━━ Excerpt to read ━━

I didn’t want to go through that with my son. It seems every decision you make as a parent is a reaction to the way you were parented—either reinforcing what worked or correcting what didn’t—and I felt I had some corrections to make. I would protect this kid from the psychological scars of childhood sports. I wouldn’t push him to play a game he didn’t care about. I would let him explore things on his own, find what he likes, support those things. (What’s the worst that could happen? Banjo?)
And I wouldn’t have to sit through 10 years of games that I barely cared about.
Flash ahead to the winter of 2020. I’m courtside as my son suits up. He’s in the starting lineup of the championship game of his nearly undefeated eighth-grade basketball team. This season started five days after his soccer team was knocked out of the playoffs, one game shy of the championship. Last spring, he finished third in shot put at the track championships, despite being a last-minute replacement for a sick kid and not knowing how to throw a shot put before that morning.
I once heard a coach refer to him as “super athletic.” He organized his mom’s workplace fantasy football league and won. When it’s shirts versus skins, he prefers skins. He asked for a portable chin-up bar for Christmas, because he does chin-ups. Voluntarily. For fun.
This is strange new territory for me.
I’m proud, I surely am. I sit on the sidelines. I cheer. I’ve become way too emotionally invested in team after team, even the soccer year when we lost every single game and went weeks without even scoring. (“This is character building,” I would say. “Yes, it’s good for the kids,” people would reply. “No, I meant for me.”)
I’ve watched my son learn perseverance and develop focus, two things I never got out of sports. I’ve seen him form close bonds with friends on and off the court, something I struggled with as a child and, if I’m honest, as an adult too. You can say you want your children to be better than you, but when it’s actually happening in front of your eyes, it stirs all kinds of complicated, contradictory feelings.
I guess the men in my family have some experience with this.
My boy’s becoming quite a young man, but I know he’s missing out on some of the formative experiences that made me into me: the introverted afternoons spent quietly observing how people spoke and acted, the hours roaming through bookstores at the mall, the sci-fi marathons in the basement—that’s not my boy. He’s on a different path. And as proud as I am, there’s a twinge of sadness there. Most of our conversations revolve around a sports highlight that he can’t believe I missed. The stack of Guardians of the Galaxy comics I bought him four years ago remain unopened. I have no one to talk to about Doctor Who.
My father comes to games with me when he’s in town and sits on the sidelines with open glee. My son is living proof that his genes actually went somewhere. (“It skips a generation!” he yells, nearly every time my son makes a basket.) Our relationship got a lot better after I stopped playing ball. I enjoy being a fan with him.
When a child is born, you have all these hopes and dreams for what they can accomplish, but you’re also acutely aware that you’ve saddled this new human being with half your DNA, for better or for worse. But my boy has taught me that DNA is not destiny and that there’s something to be learned from running in circles. And maybe we’re capable of more than we believe.

━━━
━━ Extracted information ━━

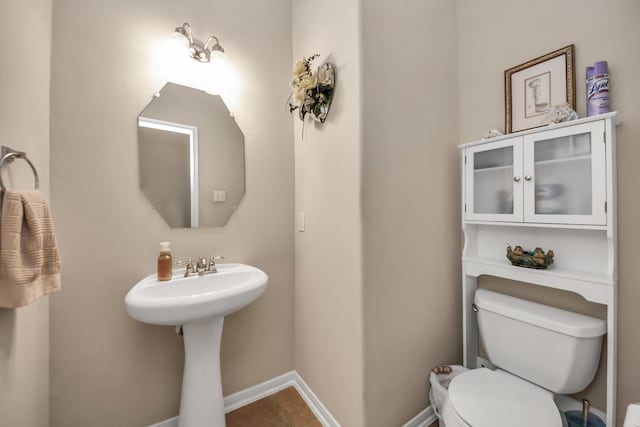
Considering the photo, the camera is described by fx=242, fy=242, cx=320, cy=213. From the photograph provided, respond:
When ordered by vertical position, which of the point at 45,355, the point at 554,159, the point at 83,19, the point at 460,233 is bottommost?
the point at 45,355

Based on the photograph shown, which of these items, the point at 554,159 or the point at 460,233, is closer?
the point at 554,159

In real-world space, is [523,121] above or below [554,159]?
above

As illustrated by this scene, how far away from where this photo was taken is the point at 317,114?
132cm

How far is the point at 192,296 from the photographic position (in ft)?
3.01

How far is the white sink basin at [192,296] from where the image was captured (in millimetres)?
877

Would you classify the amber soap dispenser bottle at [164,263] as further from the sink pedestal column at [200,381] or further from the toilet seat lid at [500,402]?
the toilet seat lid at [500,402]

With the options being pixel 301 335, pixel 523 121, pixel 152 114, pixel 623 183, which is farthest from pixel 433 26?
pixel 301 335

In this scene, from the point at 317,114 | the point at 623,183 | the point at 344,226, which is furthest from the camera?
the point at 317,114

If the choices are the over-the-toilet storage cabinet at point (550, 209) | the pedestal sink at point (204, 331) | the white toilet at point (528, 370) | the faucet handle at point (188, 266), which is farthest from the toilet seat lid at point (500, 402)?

━━━
━━ Extracted information ━━

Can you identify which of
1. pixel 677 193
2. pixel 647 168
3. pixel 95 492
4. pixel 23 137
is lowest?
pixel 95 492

━━━

◆ What you are asked to do ◆
In the essay on the son's sports, find these facts:
(a) What place did the son finish in shot put at the track championships?
(b) What did he ask for at Christmas?
(c) What does the narrator's father yell nearly every time the son makes a basket?
Use only the essay on the son's sports when responding.

◆ Answer to the problem ◆
(a) Third place.
(b) A portable chin-up bar.
(c) "It skips a generation!"